Une petite lueur s'accroche aux verres taillés. Tout autour, la pièce s’enfonce dans un brun et un noir profonds. Gustave Caillebotte représente sa mère et son frère René en train de dîner dans l’appartement familial parisien de la rue Miromesnil. Les deux ne se parlent pas, chacun vaque à ses occupations, tandis qu’une domestique se tient derrière la table dressée. Carafes, coupes et couverts forment une nature morte dense au premier plan, dont les reflets structurent la surface sombre. Deux rideaux clairs ouvrent l’espace vers l’arrière et donnent le rythme à la composition ; à droite, le tapis rouge apporte une touche vive.
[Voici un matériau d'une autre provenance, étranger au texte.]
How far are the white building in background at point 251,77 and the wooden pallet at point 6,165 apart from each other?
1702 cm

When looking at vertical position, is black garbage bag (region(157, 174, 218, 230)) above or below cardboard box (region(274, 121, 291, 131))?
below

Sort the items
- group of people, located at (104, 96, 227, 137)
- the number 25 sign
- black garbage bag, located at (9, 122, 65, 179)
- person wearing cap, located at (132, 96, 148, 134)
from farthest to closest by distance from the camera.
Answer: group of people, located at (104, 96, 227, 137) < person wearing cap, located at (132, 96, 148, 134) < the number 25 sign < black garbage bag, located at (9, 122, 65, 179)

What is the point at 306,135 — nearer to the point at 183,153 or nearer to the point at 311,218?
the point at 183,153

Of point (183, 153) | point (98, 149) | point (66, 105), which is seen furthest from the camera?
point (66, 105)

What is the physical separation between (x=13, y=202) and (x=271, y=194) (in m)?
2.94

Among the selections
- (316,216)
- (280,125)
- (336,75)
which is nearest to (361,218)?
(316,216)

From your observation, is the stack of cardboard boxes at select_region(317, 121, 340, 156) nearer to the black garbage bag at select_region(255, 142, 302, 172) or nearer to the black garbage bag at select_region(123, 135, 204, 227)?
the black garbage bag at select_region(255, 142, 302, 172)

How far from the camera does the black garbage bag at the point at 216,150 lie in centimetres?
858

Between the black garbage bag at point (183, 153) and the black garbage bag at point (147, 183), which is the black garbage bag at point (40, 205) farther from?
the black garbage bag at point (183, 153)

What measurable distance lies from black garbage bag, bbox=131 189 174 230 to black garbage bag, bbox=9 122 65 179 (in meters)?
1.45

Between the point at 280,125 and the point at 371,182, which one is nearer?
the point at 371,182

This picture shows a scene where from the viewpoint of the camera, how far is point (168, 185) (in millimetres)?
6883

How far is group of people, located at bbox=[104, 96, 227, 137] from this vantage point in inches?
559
Caillebotte peint cette scène en 1876. Il fait partie du cercle des impressionnistes, mais recherche souvent une organisation de l’espace plus rigoureuse que bon nombre de ses compagnons de route. Ici, ce n’est pas un événement mondain qui l’intéresse, mais la vie quotidienne bourgeoise au sein de sa propre maison. C’est justement l’absence d’action qui me captive : il ne s’agit que d’un repas en famille, et pourtant on a l’impression d’un bref aperçu d’une vie privée qui n’est guère consciente de son observation.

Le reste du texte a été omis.